== Exercise passage ==
Several taxa were found to possess modified zinc finger structures responsible for binding target DNA and modulating transcription. The canonical C2H2C4 Cys-His motif19 was notably modified in the high-confidence structures of the Orthoptera (C2H2CHC2) and Zoraptera (C2H3C3) (Supplementary Fig. S1 online). Additional cysteine and histidine residues were observed in members of multiple orders that may affect zinc ion coordination (e.g Metallyticus splendidus, Mantis religiosa, Corydalus cornutus, Xenophysella greensladeae), however further protein biochemistry will be required to qualify the exact effects on DNA-binding affinity.
Gene copy number
The nearest hexapod outgroup taxa with reported doublesex homologs are the water flea Daphnia magna (Arthropoda: Crustacea: Branchiopoda: Cladocera: Daphniidae)26 and the predatory mite Metaseiulus occidentalis (Arthropoda: Chelicerata: Acari: Phytoseiidae)27. Both organisms express two copies of dsx and lack sex-specific alternative splicing in favor of sex-biased expression in males. The possibility thus exists that the hexapod common ancestor may have encoded two or more dsx genes.
Our analyses recovered at least one high-confidence dsx EST (encoding both OD1 and OD2 domains) and either an additional divergent OD2-encoding singleton or a second high-confidence EST (i.e. putative evidence for dsx paralogy) from eight hexapod orders: Protura, Zygentoma, Ephemeroptera, Zoraptera, Phasmatodea, Mantodea, Hymenoptera and Diptera (all examples illustrated in Supplementary Fig. S1). In all three species of Zygentoma reported here, we recovered both a high-confidence dsx EST and a second OD2-encoding singleton. The amino acid sequence of the high-confidence contig in each case was found to diverge from the “consensus” OD2 amino acid sequence to a greater degree (e.g lack of double-Leucine and Valine residues in the N-terminal direction and downstream glutamic acid) than did the singleton and produced higher domain e-values in homology searches against the profile HMM. Expression of the diverged transcript also appears to be much higher than that of the canonical form; the zygentoman libraries SRR921654, SRR921648 and SRR921568 (Tricholepidion gertschi, Atelura formicaria and A. formicaria, respectively) contained 148, 114 and 164 respective reads that mapped to the OD2 domain of the singleton EST, while 2, 2 and 5 reads from the same libraries mapped to the OD2 domain on the high-confidence EST (not shown). Interestingly, high-confidence ESTs identified within the Zygentoman data exhibit a greater degree of amino acid similarity to the high-confidence ESTs identified within the Ephemeroptera than to their conspecific singleton reads encoding an OD2 domain (illustrated in Supplementary Fig. S5 online). In turn, the singleton reads encoding an OD2 domain are more similar between the two orders than within, indicating these transcripts likely represent a dsx gene duplication in a common ancestor of the two orders that sorted accordingly.

== Try it ==
State whether each statement agrees with the passage on doublesex genes, answering yes or no and quoting the words of the passage that decide it. 1. The water flea Daphnia magna and the mite Metaseiulus occidentalis each express two copies of dsx. 2. In the zygentoman libraries, more reads mapped to the OD2 domain of the high-confidence EST than to that of the singleton EST. 3. The exact effects of the additional cysteine and histidine residues on DNA-binding affinity have already been established.

== Supplied records ==
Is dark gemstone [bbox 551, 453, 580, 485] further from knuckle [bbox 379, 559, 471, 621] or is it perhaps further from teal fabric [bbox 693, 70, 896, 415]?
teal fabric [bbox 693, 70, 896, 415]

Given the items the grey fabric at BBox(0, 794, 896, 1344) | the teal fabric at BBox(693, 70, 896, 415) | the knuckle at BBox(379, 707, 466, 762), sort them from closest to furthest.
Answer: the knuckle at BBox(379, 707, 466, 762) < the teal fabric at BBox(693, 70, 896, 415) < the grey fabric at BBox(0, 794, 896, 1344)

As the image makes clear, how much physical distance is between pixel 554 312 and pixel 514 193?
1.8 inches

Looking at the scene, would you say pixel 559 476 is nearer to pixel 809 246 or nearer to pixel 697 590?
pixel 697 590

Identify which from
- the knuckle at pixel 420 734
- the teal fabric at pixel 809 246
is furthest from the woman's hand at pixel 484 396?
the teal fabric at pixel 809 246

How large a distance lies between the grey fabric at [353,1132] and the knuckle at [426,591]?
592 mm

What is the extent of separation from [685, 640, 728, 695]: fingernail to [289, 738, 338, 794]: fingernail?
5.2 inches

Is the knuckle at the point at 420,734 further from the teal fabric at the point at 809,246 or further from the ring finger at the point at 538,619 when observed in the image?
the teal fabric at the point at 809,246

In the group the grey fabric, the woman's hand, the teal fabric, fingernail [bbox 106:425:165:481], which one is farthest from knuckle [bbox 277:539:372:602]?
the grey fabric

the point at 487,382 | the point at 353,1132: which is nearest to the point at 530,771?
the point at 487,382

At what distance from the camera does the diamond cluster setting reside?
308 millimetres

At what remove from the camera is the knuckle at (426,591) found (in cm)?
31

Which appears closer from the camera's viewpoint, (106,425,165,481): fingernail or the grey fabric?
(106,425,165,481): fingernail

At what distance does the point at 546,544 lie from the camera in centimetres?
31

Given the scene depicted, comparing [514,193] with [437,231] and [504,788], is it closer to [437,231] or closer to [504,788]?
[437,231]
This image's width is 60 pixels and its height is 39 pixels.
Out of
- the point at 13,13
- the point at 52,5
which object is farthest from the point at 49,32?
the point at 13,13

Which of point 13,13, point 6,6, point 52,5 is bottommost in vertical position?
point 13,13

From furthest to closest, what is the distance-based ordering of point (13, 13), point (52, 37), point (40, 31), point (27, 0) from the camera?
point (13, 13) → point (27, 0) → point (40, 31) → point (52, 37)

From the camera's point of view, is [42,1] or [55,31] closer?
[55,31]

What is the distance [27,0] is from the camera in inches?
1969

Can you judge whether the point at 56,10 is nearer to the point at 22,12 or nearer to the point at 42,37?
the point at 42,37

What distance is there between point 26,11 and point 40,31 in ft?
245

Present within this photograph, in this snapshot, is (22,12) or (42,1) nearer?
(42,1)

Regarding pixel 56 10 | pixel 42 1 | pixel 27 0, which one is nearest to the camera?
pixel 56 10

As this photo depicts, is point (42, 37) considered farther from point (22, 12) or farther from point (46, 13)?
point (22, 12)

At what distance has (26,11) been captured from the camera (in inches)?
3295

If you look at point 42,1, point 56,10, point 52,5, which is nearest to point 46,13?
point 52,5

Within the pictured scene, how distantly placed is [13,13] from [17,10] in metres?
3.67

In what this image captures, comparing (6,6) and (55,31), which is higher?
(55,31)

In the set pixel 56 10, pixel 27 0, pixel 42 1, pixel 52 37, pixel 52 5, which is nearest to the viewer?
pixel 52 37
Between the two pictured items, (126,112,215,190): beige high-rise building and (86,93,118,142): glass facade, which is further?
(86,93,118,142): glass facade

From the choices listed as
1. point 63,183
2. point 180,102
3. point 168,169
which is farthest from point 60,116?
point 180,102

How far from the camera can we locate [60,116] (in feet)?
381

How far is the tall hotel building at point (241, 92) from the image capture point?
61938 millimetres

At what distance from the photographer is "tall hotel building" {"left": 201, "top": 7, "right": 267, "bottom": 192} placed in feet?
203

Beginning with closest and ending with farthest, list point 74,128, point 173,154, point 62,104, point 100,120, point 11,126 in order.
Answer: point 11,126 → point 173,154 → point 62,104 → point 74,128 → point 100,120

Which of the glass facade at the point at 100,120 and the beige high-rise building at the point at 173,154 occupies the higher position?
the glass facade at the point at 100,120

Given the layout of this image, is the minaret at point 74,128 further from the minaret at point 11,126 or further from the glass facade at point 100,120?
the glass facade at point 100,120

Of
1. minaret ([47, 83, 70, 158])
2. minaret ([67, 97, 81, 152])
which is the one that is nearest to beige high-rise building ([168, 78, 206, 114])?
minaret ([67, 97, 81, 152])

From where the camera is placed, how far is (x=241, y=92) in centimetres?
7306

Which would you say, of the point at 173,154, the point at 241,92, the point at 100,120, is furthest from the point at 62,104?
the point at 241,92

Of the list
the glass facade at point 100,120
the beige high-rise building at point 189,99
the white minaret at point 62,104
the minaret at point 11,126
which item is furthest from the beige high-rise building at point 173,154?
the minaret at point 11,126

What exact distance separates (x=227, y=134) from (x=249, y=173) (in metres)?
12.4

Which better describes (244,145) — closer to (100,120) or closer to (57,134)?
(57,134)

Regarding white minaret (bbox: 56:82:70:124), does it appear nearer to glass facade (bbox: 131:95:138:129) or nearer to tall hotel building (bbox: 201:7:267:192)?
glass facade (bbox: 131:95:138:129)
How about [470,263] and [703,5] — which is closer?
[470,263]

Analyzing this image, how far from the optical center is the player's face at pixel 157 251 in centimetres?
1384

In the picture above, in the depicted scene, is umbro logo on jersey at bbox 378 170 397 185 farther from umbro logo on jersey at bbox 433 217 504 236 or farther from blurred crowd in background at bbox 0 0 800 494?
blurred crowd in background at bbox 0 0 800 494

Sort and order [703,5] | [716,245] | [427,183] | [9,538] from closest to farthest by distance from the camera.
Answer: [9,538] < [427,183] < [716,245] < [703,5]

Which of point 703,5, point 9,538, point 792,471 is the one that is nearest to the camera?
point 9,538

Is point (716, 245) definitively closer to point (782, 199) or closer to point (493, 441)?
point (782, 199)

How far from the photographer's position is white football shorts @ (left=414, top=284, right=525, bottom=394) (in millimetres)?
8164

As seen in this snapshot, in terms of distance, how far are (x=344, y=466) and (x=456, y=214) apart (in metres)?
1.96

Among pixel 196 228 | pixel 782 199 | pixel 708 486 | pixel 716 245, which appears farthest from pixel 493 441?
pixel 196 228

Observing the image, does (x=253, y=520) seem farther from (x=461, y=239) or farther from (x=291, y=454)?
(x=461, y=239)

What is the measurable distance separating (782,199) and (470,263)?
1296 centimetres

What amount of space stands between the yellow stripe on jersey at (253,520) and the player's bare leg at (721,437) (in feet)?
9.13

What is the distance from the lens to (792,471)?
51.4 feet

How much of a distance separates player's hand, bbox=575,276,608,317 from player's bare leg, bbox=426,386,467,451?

== Written response ==
1. Yes: "Both organisms express two copies of dsx"
2. No: "contained 148, 114 and 164 respective reads that mapped to the OD2 domain of the singleton EST, while 2, 2 and 5 reads from the same libraries mapped to the OD2 domain on the high-confidence EST"
3. No: "further protein biochemistry will be required to qualify the exact effects on DNA-binding affinity"